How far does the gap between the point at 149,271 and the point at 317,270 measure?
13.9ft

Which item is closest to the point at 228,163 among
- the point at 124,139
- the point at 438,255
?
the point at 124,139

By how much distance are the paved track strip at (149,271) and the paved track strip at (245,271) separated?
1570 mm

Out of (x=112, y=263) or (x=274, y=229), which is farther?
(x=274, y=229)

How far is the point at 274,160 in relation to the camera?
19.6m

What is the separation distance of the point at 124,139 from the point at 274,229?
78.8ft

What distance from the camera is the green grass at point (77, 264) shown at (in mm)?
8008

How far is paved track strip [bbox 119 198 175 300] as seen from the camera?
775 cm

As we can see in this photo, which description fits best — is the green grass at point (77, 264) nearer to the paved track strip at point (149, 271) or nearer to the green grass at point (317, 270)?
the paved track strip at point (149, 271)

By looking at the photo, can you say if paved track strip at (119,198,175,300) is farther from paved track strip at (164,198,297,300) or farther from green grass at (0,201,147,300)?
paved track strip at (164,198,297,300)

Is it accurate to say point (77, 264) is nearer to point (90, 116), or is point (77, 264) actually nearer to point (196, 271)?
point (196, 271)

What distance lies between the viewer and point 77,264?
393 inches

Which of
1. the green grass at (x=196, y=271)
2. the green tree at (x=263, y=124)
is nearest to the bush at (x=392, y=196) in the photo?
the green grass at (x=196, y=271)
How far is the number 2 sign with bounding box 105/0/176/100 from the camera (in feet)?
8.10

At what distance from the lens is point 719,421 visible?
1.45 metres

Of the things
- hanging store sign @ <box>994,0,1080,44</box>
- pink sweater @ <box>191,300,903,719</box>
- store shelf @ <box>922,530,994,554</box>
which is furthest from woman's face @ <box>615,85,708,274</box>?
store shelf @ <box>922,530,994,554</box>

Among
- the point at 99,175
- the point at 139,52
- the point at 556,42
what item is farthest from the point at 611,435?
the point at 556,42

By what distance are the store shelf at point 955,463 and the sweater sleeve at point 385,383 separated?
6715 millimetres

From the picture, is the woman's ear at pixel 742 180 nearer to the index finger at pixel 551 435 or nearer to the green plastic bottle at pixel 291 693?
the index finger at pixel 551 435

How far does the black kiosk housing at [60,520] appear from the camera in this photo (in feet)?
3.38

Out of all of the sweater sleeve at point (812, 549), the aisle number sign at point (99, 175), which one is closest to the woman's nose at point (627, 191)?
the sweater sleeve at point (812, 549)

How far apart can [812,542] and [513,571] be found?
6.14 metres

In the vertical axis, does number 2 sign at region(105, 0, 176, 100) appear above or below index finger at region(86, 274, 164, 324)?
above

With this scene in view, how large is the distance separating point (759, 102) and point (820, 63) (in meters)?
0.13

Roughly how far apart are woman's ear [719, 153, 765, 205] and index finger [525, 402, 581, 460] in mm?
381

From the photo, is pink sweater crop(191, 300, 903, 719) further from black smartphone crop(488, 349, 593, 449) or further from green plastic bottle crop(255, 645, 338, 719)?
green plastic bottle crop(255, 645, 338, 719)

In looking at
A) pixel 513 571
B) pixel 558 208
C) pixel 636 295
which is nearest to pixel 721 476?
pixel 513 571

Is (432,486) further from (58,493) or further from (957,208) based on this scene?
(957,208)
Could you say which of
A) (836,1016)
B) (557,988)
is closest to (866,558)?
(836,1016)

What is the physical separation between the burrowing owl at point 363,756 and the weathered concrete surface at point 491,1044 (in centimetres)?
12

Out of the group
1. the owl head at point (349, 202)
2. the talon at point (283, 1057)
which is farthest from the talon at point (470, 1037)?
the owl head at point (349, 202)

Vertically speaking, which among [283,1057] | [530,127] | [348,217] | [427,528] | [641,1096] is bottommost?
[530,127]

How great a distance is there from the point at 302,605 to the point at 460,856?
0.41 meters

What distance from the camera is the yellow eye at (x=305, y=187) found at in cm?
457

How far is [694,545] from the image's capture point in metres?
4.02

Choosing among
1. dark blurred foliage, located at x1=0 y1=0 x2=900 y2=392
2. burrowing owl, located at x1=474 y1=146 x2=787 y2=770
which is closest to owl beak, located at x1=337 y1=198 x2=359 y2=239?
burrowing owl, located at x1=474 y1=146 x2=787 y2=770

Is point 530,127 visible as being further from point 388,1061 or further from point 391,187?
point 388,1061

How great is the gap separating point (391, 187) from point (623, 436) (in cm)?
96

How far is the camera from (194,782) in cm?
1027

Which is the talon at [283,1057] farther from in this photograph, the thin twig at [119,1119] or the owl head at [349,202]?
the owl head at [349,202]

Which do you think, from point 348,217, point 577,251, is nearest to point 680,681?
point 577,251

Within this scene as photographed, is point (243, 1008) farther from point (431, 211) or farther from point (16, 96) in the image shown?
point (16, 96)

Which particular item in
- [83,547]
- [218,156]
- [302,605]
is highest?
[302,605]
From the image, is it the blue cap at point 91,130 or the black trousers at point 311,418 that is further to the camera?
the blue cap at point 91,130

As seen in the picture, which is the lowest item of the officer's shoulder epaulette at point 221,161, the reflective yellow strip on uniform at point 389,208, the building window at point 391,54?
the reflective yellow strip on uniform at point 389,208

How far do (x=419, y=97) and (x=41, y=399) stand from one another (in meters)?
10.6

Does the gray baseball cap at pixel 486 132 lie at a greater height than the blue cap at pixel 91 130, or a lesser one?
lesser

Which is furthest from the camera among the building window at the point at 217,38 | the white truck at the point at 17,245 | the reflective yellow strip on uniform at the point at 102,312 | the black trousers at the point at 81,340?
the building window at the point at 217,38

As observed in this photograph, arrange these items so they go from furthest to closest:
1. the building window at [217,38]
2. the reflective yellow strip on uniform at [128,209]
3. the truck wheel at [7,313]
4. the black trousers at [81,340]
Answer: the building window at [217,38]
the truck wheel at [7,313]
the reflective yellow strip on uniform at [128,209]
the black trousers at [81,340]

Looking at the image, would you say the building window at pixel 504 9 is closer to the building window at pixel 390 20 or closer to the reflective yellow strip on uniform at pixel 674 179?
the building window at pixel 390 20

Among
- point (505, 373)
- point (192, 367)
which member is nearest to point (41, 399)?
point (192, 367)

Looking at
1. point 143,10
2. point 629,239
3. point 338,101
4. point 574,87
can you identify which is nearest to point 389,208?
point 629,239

* * * * *

» Directions:
Copy the lines above word for word, keeping their order and layout unchanged.

» Result:
How far does the gap between the point at 149,271 and the point at 317,270 measure?
13.9ft

Which item is closest to the point at 228,163 among
- the point at 124,139
- the point at 438,255
?
the point at 124,139

By how much distance are the paved track strip at (149,271) and the paved track strip at (245,271) separated?
1570 mm

Out of (x=112, y=263) or (x=274, y=229), which is farther?
(x=274, y=229)

How far is the point at 274,160 in relation to the camera?
19.6m

What is the separation distance of the point at 124,139 from the point at 274,229?
78.8ft

What distance from the camera is the green grass at point (77, 264) shown at (in mm)?
8008

How far is paved track strip [bbox 119 198 175 300] as seen from the camera?
775 cm

As we can see in this photo, which description fits best — is the green grass at point (77, 264) nearer to the paved track strip at point (149, 271) or nearer to the green grass at point (317, 270)?
the paved track strip at point (149, 271)

By looking at the photo, can you say if paved track strip at (119,198,175,300) is farther from paved track strip at (164,198,297,300) or farther from green grass at (0,201,147,300)?
paved track strip at (164,198,297,300)

Is it accurate to say point (77, 264) is nearer to point (90, 116), or is point (77, 264) actually nearer to point (196, 271)?
point (196, 271)

What distance lies between the viewer and point 77,264?
393 inches

Which of
1. the green grass at (x=196, y=271)
2. the green tree at (x=263, y=124)
is nearest to the bush at (x=392, y=196) in the photo?
the green grass at (x=196, y=271)
How far is the number 2 sign with bounding box 105/0/176/100 from the camera (in feet)?
8.10

At what distance from the lens is point 719,421 visible?
1.45 metres

Of the things
- hanging store sign @ <box>994,0,1080,44</box>
- pink sweater @ <box>191,300,903,719</box>
- store shelf @ <box>922,530,994,554</box>
which is furthest from woman's face @ <box>615,85,708,274</box>?
store shelf @ <box>922,530,994,554</box>

Among
- the point at 99,175
- the point at 139,52
- the point at 556,42
what item is farthest from the point at 611,435?
the point at 556,42

By what distance are the store shelf at point 955,463 and the sweater sleeve at point 385,383 separated?
6715 millimetres

From the picture, is the woman's ear at pixel 742 180 nearer to the index finger at pixel 551 435 or nearer to the green plastic bottle at pixel 291 693?
the index finger at pixel 551 435

How far does the black kiosk housing at [60,520] appear from the camera in this photo (in feet)?
3.38

Out of all of the sweater sleeve at point (812, 549), the aisle number sign at point (99, 175), which one is closest to the woman's nose at point (627, 191)?
the sweater sleeve at point (812, 549)

How far apart can [812,542] and [513,571] be found?
6.14 metres

In the vertical axis, does number 2 sign at region(105, 0, 176, 100) appear above or below index finger at region(86, 274, 164, 324)?
above

With this scene in view, how large is the distance separating point (759, 102) and point (820, 63) (in meters)?
0.13

Roughly how far apart are woman's ear [719, 153, 765, 205] and index finger [525, 402, 581, 460] in mm?
381

From the photo, is pink sweater crop(191, 300, 903, 719) further from black smartphone crop(488, 349, 593, 449) or further from green plastic bottle crop(255, 645, 338, 719)?
green plastic bottle crop(255, 645, 338, 719)

In looking at
A) pixel 513 571
B) pixel 558 208
C) pixel 636 295
which is nearest to pixel 721 476?
pixel 513 571

Is (432,486) further from (58,493) or further from (957,208) based on this scene?
(957,208)
Could you say which of
A) (836,1016)
B) (557,988)
is closest to (866,558)?
(836,1016)

What is the physical separation between the burrowing owl at point 363,756 and the weathered concrete surface at point 491,1044 (in centimetres)?
12

Out of the group
1. the owl head at point (349, 202)
2. the talon at point (283, 1057)
which is farthest from the talon at point (470, 1037)?
the owl head at point (349, 202)

Vertically speaking, which among [283,1057] | [530,127] | [348,217] | [427,528] | [641,1096] is bottommost?
[530,127]

How great a distance is there from the point at 302,605 to the point at 460,856?
0.41 meters

What distance from the camera is the yellow eye at (x=305, y=187) found at in cm?
457

How far is [694,545] from the image's capture point in metres?
4.02

Choosing among
1. dark blurred foliage, located at x1=0 y1=0 x2=900 y2=392
2. burrowing owl, located at x1=474 y1=146 x2=787 y2=770
which is closest to owl beak, located at x1=337 y1=198 x2=359 y2=239?
burrowing owl, located at x1=474 y1=146 x2=787 y2=770

Is point 530,127 visible as being further from point 388,1061 or further from point 391,187?
point 388,1061

How great is the gap separating point (391, 187) from point (623, 436) (in cm)?
96

How far is the camera from (194,782) in cm?
1027

Which is the talon at [283,1057] farther from in this photograph, the thin twig at [119,1119] or the owl head at [349,202]?
the owl head at [349,202]

Which do you think, from point 348,217, point 577,251, is nearest to point 680,681?
point 577,251

Within this scene as photographed, is point (243, 1008) farther from point (431, 211) or farther from point (16, 96) in the image shown?
point (16, 96)

Which particular item in
- [83,547]
- [218,156]
- [302,605]
is highest?
[302,605]
From the image, is it the blue cap at point 91,130 or the black trousers at point 311,418 that is further to the camera?
the blue cap at point 91,130

As seen in the picture, which is the lowest item of the officer's shoulder epaulette at point 221,161, the reflective yellow strip on uniform at point 389,208, the building window at point 391,54?
the reflective yellow strip on uniform at point 389,208

How far do (x=419, y=97) and (x=41, y=399) stand from one another (in meters)?
10.6

Does the gray baseball cap at pixel 486 132 lie at a greater height than the blue cap at pixel 91 130, or a lesser one?
lesser

Which is furthest from the camera among the building window at the point at 217,38 | the white truck at the point at 17,245 | the reflective yellow strip on uniform at the point at 102,312 | the black trousers at the point at 81,340?
the building window at the point at 217,38

As observed in this photograph, arrange these items so they go from furthest to closest:
1. the building window at [217,38]
2. the reflective yellow strip on uniform at [128,209]
3. the truck wheel at [7,313]
4. the black trousers at [81,340]
Answer: the building window at [217,38]
the truck wheel at [7,313]
the reflective yellow strip on uniform at [128,209]
the black trousers at [81,340]

Looking at the image, would you say the building window at pixel 504 9 is closer to the building window at pixel 390 20 or closer to the reflective yellow strip on uniform at pixel 674 179?
the building window at pixel 390 20

Among
- point (505, 373)
- point (192, 367)
which member is nearest to point (41, 399)?
point (192, 367)

Looking at
1. point 143,10
2. point 629,239
3. point 338,101
4. point 574,87
can you identify which is nearest to point 389,208?
point 629,239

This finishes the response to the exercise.